How It Works In Practice: I haven’t taken much use out of this hack yet, but what little I’ve seen I’ve liked. Sit down and pick a big goal that you’re worrying about – moving, starting a new job, a big creative project, whatever. List all the potential problems that could come up. Then rank each one for likelihood and impact. Give each one a score from 2 to 98 using the formula above. I would discount anything below a 35 (the product of an “average” score in both categories), but you can set your scale wherever you like.
Communicate in E-Prime: The originator of this hack, David Bourland, sought a way to remove dogmatic pronouncements from the English language. Using the verb to be labels an entity. Using a verb other than the verb to be reinforces the presence of the observer, reminding us that all declarations spring from a party with a viewpoint. Consider “that music is loud” vs. “I find the music loud,” or “he’s an idiot” vs. “nobody agrees with him.”
To use E-prime, you remove the verb to be from every sentence you write. Ideally you remove it from speech as well, though I can’t imagine crossing that hurdle.
How It Works In Practice: I don’t like this hack as much as the others. I get the impression that the originator read Orwell’s “Politics and the English Language” and took away exactly the wrong message from it. “That’s the problem,” they said, pointing triumphantly at the rise of 20th century nationalism and the formation of the military-industrial complex. “The verb to be!”
I gave up a dogmatic adherence to E-prime while writing my Wire recaps a few months ago, when I found that I had no way to say “Wee-bey is Damon’s father” without building some truly tortured prose. I still stick to it as much as I can – as I find that eliminating the verb to be makes my writing a little stronger – but not for the reasons the authors intended.
Use The Fourfold Breath: Say what you will about the mysticism of yoga, Buddhism or other Eastern practices – breath control works. Forcing yourself to breathe slowly and rhythmically calms your body and focuses your thoughts.
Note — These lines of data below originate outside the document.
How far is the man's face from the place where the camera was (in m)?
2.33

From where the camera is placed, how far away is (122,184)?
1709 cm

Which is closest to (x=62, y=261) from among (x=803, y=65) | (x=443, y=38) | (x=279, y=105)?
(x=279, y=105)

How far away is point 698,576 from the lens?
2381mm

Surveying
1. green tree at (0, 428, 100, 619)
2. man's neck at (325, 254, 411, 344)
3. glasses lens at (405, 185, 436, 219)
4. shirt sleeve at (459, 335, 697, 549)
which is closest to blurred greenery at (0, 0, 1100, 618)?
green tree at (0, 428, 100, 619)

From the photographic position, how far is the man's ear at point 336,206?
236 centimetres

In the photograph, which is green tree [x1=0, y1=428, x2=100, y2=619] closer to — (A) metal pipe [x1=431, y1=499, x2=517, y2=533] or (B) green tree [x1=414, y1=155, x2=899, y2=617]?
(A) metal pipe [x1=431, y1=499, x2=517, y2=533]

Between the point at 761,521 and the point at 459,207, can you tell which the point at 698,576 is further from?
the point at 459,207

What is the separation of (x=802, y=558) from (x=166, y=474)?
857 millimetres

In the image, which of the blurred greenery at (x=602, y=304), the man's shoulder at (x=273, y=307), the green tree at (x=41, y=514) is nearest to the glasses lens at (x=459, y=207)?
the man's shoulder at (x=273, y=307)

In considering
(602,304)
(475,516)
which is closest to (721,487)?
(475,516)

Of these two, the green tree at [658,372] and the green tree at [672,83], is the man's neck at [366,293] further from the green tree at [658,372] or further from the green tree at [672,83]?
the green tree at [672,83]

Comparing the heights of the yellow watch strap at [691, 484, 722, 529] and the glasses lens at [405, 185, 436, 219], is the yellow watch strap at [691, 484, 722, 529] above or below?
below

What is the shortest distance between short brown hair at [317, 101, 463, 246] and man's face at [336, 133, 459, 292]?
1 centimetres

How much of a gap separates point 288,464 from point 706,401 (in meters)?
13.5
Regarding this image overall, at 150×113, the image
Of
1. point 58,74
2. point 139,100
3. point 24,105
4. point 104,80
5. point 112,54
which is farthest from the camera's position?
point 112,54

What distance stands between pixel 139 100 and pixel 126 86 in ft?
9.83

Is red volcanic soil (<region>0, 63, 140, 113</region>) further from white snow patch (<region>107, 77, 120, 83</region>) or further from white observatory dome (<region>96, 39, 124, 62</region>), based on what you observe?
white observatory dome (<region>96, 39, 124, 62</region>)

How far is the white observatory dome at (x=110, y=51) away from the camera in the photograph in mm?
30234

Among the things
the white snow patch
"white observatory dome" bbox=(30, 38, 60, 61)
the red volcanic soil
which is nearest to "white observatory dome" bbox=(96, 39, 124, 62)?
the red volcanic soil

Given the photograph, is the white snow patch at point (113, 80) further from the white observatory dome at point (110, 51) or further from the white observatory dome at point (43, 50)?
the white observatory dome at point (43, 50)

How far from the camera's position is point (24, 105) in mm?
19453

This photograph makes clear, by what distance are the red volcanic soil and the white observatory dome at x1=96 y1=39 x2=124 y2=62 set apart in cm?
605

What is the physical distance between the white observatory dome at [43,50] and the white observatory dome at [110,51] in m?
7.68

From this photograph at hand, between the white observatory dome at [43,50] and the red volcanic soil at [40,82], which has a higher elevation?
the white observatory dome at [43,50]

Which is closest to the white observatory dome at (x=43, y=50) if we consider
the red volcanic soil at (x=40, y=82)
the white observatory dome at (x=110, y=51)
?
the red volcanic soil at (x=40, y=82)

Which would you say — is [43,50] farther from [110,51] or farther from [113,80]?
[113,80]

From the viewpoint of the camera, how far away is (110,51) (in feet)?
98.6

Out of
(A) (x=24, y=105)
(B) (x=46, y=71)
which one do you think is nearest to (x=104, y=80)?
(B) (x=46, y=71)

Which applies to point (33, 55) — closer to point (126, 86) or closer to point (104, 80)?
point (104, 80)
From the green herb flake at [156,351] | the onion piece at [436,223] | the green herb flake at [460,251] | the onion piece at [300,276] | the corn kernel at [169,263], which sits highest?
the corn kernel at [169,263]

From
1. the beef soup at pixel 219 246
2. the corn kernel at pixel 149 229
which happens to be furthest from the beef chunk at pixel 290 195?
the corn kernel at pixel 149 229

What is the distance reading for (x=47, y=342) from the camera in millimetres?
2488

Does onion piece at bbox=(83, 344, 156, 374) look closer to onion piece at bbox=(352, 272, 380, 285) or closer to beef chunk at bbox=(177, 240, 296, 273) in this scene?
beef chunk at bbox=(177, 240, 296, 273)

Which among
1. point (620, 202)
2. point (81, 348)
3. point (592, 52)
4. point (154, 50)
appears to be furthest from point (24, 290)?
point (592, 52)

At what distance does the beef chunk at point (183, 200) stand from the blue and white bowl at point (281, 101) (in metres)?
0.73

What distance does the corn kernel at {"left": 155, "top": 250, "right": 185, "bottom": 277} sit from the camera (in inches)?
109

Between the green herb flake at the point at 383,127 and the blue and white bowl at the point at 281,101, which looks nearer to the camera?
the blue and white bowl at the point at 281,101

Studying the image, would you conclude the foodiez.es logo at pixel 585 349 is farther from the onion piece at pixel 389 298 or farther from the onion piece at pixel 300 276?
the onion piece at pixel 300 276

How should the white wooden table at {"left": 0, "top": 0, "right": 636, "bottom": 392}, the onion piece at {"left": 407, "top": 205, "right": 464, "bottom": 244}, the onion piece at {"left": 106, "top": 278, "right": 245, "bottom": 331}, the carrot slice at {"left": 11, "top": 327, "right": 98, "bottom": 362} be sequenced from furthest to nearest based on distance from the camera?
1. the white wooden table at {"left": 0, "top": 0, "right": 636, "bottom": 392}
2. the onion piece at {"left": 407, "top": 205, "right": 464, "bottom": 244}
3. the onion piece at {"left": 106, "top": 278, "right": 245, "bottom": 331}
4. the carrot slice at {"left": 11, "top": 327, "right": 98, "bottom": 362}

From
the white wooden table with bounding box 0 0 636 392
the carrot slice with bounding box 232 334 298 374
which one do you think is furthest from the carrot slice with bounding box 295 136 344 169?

Take a slow, deep breath in through your nose – making sure to expand the stomach first, then the chest – while counting to four in your head. Hold the breath while counting to two. Then exhale on another four count. Wait for another two count before repeating the process. So you will inhale, two three, four; hold, two; exhale, two, three, four; hold, two, repeat.
How It Works In Practice: I have little trouble with the breathing. The next step, emptying the mind and focusing on the present moment, challenges me. I find that if I visualize the flow of my breath – like one of those sinus commercials, with an animated diagram of air flowing into your nose and out your mouth – I can clear my thoughts pretty easily. One of the other jiu-jitsu students also recommends focusing on your core – a point two inches below and two inches inside your belly button – and imagining a glowing energy that expands with each breath.
The discipline that the exercise requires continues to challenge me. But when I get it, I get it: I feel fired up and alive.
Getting a Good Night’s Sleep: The brain, the hungriest organ in the body, requires physical maintenance like your heart, kidneys and liver. Sleep and diet affect your brain – and thus your thought processes – like they affect the rest of your body.
How It Works In Practice: I made the biggest changes to my sleep habits based on this hack. I no longer read or use the laptop in bed; I want to accustom my body to thinking of bed as “the place that I sleep and/or have sex” and nothing else. When I get up in the morning, even on weekends or vacation days, I shower within 30 minutes: this forces me to slough off my sleepiness and get a start on the day. I try not to have caffeine after 3:00 PM, so it’ll have a good 8 hours to clear my system. If I had more discipline I’d reduce the amount of alcohol I drank late at night, but I’ve never been a saint and I won’t start tonight.
Overclock Your Brain: You can get temporary performance boosts to your brain by changing the composition of its fuel. For instance, everyone knows that drinks high in glucose eventually cause you to crash. But don’t overlook the 30 to 90 minute boost in energy and attentiveness that they create.
How It Works In Practice: If I know I have a project coming up that requires some more intensive focus, I’ll grab a Diet Coke from the vending machine before I start. So far it hasn’t hurt. (Update: Gavin reminds me in comments that Diet Coke doesn’t have sugar. I need to test this hack more thoroughly)
What’s Left: So many hacks I haven’t really tried yet. Mental checksums. Memorizing calendars. Self-hypnosis. And I could stand to bone up on the ones I listed already. But already, dollar per page, I’ve found more value in Mind Performance Hacks than in most things I’ve spent money on this year.